Education Minister Ruel Reid had announced that the Ministry of Education would lobby for the roll-back in the decision of the CXC after Gleaner revelations that Penwood did not submit samples of students' school-based assessments (SBAs), which the CXC uses, along with the written paper, to award a final grade to students.
By today, Reid is expected to get reports he ordered from Penwood and the Overseas Examinations Commission (OEC), the body that administers the Caribbean Secondary Education Certificate (CSEC) exams locally on CXC's behalf.
"With those files, the minister will lead discussions with CXC Council, led by the chairman of CXC (Professor Sir Hilary Beckles), so we can have a favourable resolution so the students are not disenfranchised," Reid said.
But achieving that appears an uphill task as CXC spokesman Cleveland Sam has said that "as an examination board, we cannot be seen to be breaking our own rules".
Speaking on RJR yesterday, Sam said the organisation "sympathises" with the students but added that any decision to change the results would have to be carefully considered as a change "would put us in a legal battle further down the road if the matter comes up again and we do not do the same thing".
In the meantime, Penwood High is disputing assertions from the OEC that it only learnt this month that the school had problems using the electronic portal that the CXC provided for the submission of the samples.
The school's principal, Donna McLaren, said the school submitted in its report to Reid, WhatsApp text messages on the issue from as far back as March between the school's examination coordinator and an official at the OEC.
In a July 7 message, the coordinator told the official that a procedure on submissions had not been received, to which the official committed to do checks.
In a July 29 message, the official noted that "glitches" with the system "might" have affected the online submissions.
The CXC's cut-off date for submissions was July 31.
CSEC results were released on August 16 - eight days after McLaren that said that the CXC broke news to her that they had not received samples for the affected subjects.
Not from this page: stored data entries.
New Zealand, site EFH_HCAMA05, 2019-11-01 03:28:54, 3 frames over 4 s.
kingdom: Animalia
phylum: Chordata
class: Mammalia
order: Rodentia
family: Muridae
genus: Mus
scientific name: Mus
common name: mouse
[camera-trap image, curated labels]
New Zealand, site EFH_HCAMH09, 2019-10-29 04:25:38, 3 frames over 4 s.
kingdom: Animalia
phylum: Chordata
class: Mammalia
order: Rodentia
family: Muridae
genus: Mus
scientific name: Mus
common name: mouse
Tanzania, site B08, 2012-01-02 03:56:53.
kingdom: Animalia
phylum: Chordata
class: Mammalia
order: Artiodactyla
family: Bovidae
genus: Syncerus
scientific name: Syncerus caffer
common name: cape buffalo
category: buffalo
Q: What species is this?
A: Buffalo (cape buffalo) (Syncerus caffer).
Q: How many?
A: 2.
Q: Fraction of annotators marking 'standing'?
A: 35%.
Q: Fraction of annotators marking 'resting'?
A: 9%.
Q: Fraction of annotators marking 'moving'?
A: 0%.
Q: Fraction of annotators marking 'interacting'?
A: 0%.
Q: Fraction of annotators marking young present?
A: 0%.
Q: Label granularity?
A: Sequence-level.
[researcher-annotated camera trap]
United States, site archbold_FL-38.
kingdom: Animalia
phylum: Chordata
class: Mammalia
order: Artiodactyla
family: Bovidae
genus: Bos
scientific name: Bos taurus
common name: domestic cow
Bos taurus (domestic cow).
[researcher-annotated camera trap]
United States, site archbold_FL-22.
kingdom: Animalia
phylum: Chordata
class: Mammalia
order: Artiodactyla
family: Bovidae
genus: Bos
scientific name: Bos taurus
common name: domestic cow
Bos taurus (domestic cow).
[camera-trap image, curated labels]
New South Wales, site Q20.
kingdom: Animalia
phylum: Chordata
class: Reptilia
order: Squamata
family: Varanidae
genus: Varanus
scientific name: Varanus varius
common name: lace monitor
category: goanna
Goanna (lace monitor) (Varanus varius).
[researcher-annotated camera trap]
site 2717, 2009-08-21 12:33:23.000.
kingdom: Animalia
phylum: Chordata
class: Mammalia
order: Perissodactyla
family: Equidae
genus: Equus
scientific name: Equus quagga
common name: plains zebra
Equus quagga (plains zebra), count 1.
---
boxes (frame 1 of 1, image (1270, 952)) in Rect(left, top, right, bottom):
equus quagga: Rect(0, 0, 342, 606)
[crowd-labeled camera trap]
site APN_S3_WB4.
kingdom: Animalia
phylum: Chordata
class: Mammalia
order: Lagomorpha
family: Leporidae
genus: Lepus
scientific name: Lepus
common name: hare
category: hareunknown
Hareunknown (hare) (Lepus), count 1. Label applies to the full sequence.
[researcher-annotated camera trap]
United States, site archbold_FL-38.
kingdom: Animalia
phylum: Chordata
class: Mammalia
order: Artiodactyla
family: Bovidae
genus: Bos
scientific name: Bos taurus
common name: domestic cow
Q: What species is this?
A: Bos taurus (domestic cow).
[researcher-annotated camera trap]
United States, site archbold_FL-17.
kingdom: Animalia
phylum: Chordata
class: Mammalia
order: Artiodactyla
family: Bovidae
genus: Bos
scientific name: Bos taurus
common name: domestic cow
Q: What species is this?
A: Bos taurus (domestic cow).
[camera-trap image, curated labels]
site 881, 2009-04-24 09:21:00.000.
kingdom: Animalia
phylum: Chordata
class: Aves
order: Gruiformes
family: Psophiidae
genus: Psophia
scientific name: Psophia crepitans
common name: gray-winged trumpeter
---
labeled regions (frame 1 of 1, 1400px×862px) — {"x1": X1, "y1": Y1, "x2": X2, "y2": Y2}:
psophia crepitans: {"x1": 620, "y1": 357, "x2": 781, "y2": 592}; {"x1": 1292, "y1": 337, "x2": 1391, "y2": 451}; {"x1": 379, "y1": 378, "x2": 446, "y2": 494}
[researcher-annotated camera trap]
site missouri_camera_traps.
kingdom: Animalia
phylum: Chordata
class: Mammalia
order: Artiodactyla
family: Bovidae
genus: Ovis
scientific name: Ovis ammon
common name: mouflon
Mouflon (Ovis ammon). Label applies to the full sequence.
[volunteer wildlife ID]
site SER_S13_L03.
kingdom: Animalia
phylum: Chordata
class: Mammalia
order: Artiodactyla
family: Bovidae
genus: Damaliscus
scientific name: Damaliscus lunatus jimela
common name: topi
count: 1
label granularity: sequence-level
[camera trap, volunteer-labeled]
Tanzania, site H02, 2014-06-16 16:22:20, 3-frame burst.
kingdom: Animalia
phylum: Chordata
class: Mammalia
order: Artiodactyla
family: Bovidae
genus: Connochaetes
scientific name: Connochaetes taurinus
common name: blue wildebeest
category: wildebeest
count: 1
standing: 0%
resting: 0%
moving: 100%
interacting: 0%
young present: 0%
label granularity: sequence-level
Asked on Wednesday if the OEC was aware of difficulties that the schools had in submitting SBA samples, deputy director Sharon Burnett said: "The OEC became aware of the problem experienced by the school (Penwood) in August."
Citing a "communication breakdown", which he refused to explain, the education minister told The Gleaner that Jamaica would be appealing on the grounds that the system was new and had issues.
He, however, said the school should have gone ahead with the physical submissions.
The CXC official, meanwhile, said he was not in a position to say whether the organisation had received complaints about the electronic submission.
Other schools had issues
Penwood's principal has admitted that other schools with similar problems submitted physical copies but, unknown to her, the coordinator at her school did not do likewise.
She said action would be taken against the coordinator, who goes on eight months leave, starting September.
Penwood High has said it will cover the costs associated with having the students resit the subjects in January or May-June next year if an appeal to the CXC is unsuccessful.
Opposition Spokesman on Education Ronald Thwaites said the situation was "disgraceful" and administrators at Penwood should be held accountable.
The affected subjects are principles of accounts, office administration, economics, theatre arts, principles of business, and social studies.